PBB: Jumlah Perempuan yang Terbunuh dalam Konflik Meningkat dari Tahun Lalu
SinPo.id - PBB melaporkan proporsi perempuan yang terbunuh dalam konflik di seluruh dunia meningkat dua kali lipat dari tahun lalu. Menurut catatan, 40 persen dari korban tewas di zona perang merupakan perempuan.
UN Women, yang melihat situasi keamanan bagi perempuan dan anak perempuan di zona perang mengatakan, kasus kekerasan seksual terkait konflik yang diverifikasi PBB juga meningkat sebesar 50 persen pada tahun 2023 dibandingkan dengan tahun 2022.

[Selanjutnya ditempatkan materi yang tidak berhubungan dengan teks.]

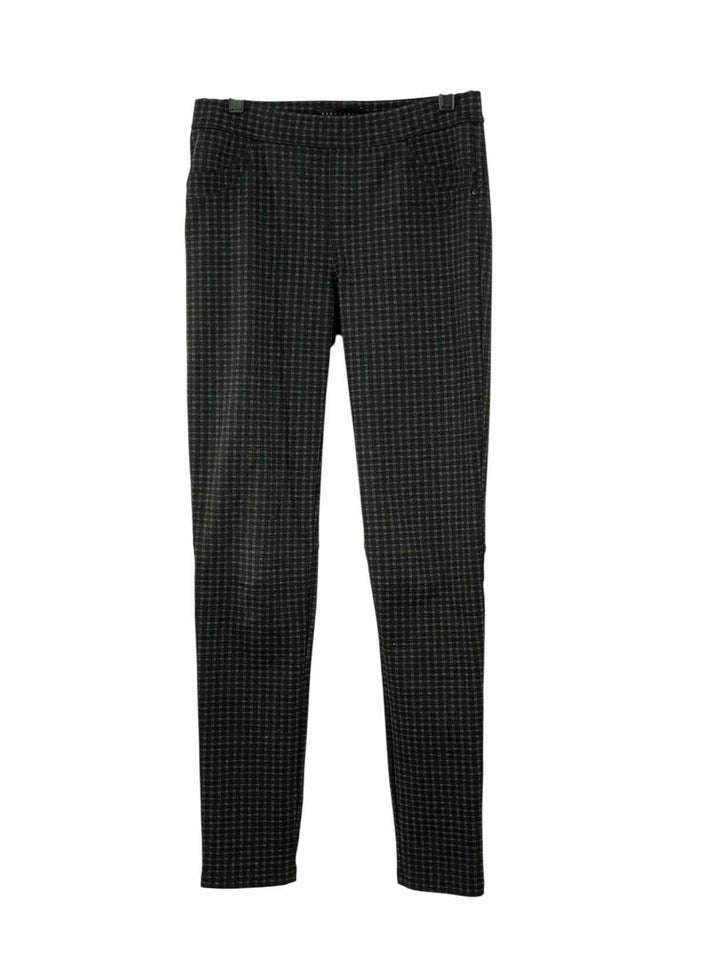 Sanctuary Size S Black Grey Checkered Pants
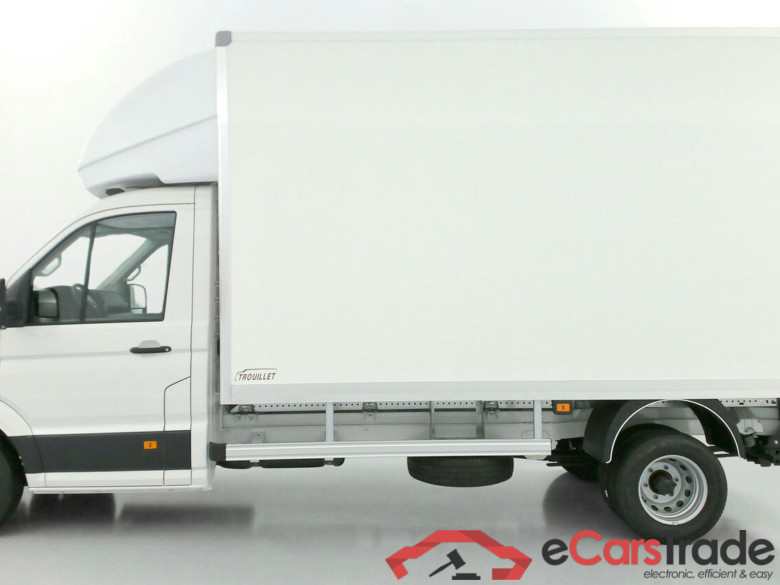 Volkswagen Crafter Business 2.0L TDI 163ch #4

Tercatat sekitar 13.377 dari 33.443 warga sipil yang terbunuh dalam konflik adalah perempuan. Jumlah tersebut setara dengan empat banding 10. Sementara tiga dari 10 korban adalah anak-anak.
“Perempuan terus menanggung akibat dari perang yang dilakukan laki-laki,” kata direktur eksekutif UN Women, Sima Bahous. Dilansir dari The Guardian, Minggu, 27 Oktober 2024.
“Hal ini terjadi dalam konteks perang yang lebih besar terhadap perempuan. Penargetan hak-hak perempuan yang disengaja tidak hanya terjadi di negara-negara yang dilanda konflik, tetapi bahkan lebih mematikan di lingkungan tersebut," lanjutnya.
Menurutnya, pengabaian terhadap hukum internasional yang dirancang untuk melindungi perempuan dan anak-anak selama perang menyebabkan perempuan tidak dapat mengakses layanan kesehatan di zona konflik.
Sehingga setiap harinya, 500 perempuan dan anak perempuan di negara-negara yang dilanda konflik meninggal karena komplikasi yang terkait dengan kehamilan dan persalinan. Bahkan pada akhir tahun lalu, sekitar 180 perempuan melahirkan setiap hari di Gaza tanpa perawatan medis.
Sementara di Sudan, tempat terjadinya laporan kekerasan seksual yang tersebar luas, badan PBB mengatakan sebagian besar korban tidak dapat mengakses perawatan medis dalam 72 jam pertama setelah diperkosa, termasuk kontrasepsi darurat.
Ironisnya, laporan tersebut muncul 24 tahun setelah diadopsinya resolusi Dewan Keamanan PBB 1325, yang menyerukan kepada semua pihak yang berkonflik untuk memastikan keselamatan perempuan dan anak perempuan.
“Kita menyaksikan kesetaraan gender dijadikan senjata di banyak bidang. Jika kita tidak bangkit dan menuntut perubahan, konsekuensinya akan terasa selama beberapa dekade, dan perdamaian akan tetap sulit diraih," kata Bahous.